Clipped Importance Sampling Policy Optimization algorithm that uses clipped importance sampling weights and stop-gradient operations.

Key Parameters:

pg_variant: cispo

# CISPO specific parameters
cispo_epsilon_low: 0.1 # Lower bound clipping parameter
cispo_epsilon_high: 0.1 # Upper bound clipping parameter
cispo_use_unified_mask: false # Whether to use unified mask

Configuration Example:

pg_variant: cispo
cispo_epsilon_low: 0.1
cispo_epsilon_high: 0.1
cispo_use_unified_mask: false

6. Kimi15

Policy gradient algorithm based on KL regularization, adding KL divergence regularization term to the policy gradient term.

Key Parameters:

pg_variant: kimi15

# Kimi15 specific parameters
kimi15_tau: 0.1 # Regularization parameter

Configuration Example:

pg_variant: kimi15
kimi15_tau: 0.1

Complete Configuration Example

For a complete RLVR Off-Policy configuration example, please refer to:

Configuration File: examples/qwen2.5-7B-rlvr-offpolicy/rlvr_config.yaml

This configuration file contains all necessary parameter settings and supports switching between different algorithm variants by modifying the pg_variant parameter:

pg_variant: topr  # Options: topr, vanilla, tis, cispo, kimi15, ppo

Key Configuration Points

  1. Worker Configuration: Use ActorPGWorker class to handle Off-Policy algorithms
  2. Algorithm Selection: Specify algorithm variant through pg_variant parameter
  3. Model Configuration: Support Megatron training and SGLang inference
  4. Reward Configuration: Include mathematical rule reward model configuration

Usage

  1. Copy the configuration file to your working directory
  2. Modify pg_variant and other parameters as needed
  3. Run the training script:
python examples/start_rlvr_pipeline.py --config-path your_config.yaml

Algorithm Selection Recommendations

Selection Based on Task Characteristics

  1. Simple Tasks: Use vanilla or ppo

    • Low computational overhead
    • Fast convergence
  2. Complex Reasoning Tasks: Use topr or cispo

    • Better stability
    • Suitable for long sequence generation
  3. Tasks Requiring Exploration: Use tis or kimi15

    • Better exploration capability
    • Suitable for sparse reward environments

Selection Based on Data Distribution

  1. Balanced Positive/Negative Samples: Use ppo or vanilla
  2. More Negative Samples: Use topr, can adjust negative sample weights
  3. Need Regularization: Use kimi15, control regularization intensity through tau parameter

Monitoring and Debugging

Key Metrics

Different algorithms output different monitoring metrics:

  • Common Metrics: pg_loss, kl_loss, entropy_loss
  • PPO Specific: ppo_ratio_clipfrac, ppo_ratio_low_clipfrac, ppo_ratio_high_clipfrac
  • TIS Specific: tis_lower_clipfrac, tis_upper_clipfrac, tis_total_clipfrac
  • TOPR Specific: topr_positive_samples, topr_negative_samples, topr_negative_total_clipfrac
  • CISPO Specific: cispo_total_clipfrac, cispo_clipped_ratio
  • Kimi15 Specific: kimi15_policy_grad_magnitude, kimi15_kl_reg_magnitude

Debugging Recommendations

  1. Monitor Clipping Ratios: High clipping ratios may indicate learning rate is too large
  2. Observe Sample Distribution: TOPR algorithm focuses on positive/negative sample ratios
  3. Adjust Hyperparameters: Tune algorithm-specific parameters based on task characteristics
  4. Use TensorBoard: Visualize metric changes during training

Frequently Asked Questions

Q: How to choose the appropriate pg_variant?

A: It's recommended to start with topr, as it performs well on most tasks.
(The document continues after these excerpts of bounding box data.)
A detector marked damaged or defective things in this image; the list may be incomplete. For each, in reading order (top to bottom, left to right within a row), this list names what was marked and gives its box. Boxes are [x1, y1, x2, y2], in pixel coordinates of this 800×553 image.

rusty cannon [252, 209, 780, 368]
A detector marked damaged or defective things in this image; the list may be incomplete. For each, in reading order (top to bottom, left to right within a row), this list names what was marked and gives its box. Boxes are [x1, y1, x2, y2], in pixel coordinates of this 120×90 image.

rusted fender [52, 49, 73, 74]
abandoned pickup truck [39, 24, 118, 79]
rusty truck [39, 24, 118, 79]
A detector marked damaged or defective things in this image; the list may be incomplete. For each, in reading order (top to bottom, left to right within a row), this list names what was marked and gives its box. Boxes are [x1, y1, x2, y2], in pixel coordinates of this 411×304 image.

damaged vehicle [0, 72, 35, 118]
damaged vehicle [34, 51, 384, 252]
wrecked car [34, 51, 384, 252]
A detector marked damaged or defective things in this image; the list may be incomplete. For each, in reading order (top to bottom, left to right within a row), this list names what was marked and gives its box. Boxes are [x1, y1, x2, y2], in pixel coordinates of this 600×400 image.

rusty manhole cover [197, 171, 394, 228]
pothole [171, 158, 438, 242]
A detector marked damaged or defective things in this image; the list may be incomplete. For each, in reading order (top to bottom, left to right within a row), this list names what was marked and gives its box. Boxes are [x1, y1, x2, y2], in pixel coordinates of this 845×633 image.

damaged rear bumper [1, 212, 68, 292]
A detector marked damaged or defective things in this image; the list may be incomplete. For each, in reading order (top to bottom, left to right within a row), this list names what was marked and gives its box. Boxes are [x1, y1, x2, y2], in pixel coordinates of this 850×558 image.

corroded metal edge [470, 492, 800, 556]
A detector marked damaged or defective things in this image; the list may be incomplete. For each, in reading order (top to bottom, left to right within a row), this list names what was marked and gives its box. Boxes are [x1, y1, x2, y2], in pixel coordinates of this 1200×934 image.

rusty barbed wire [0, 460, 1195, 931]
Then adjust based on specific task characteristics.

Q: What is the computational complexity of each algorithm?

A: vanilla < ppo < tis < kimi15 < cispo < topr

Q: Can I switch algorithms during training?

A: It's not recommended to switch algorithms during training, as this can cause training instability.

Q: How to adjust algorithm-specific parameters?

A: Refer to the configuration examples for each algorithm and tune based on validation set performance. It's recommended to start with small adjustments.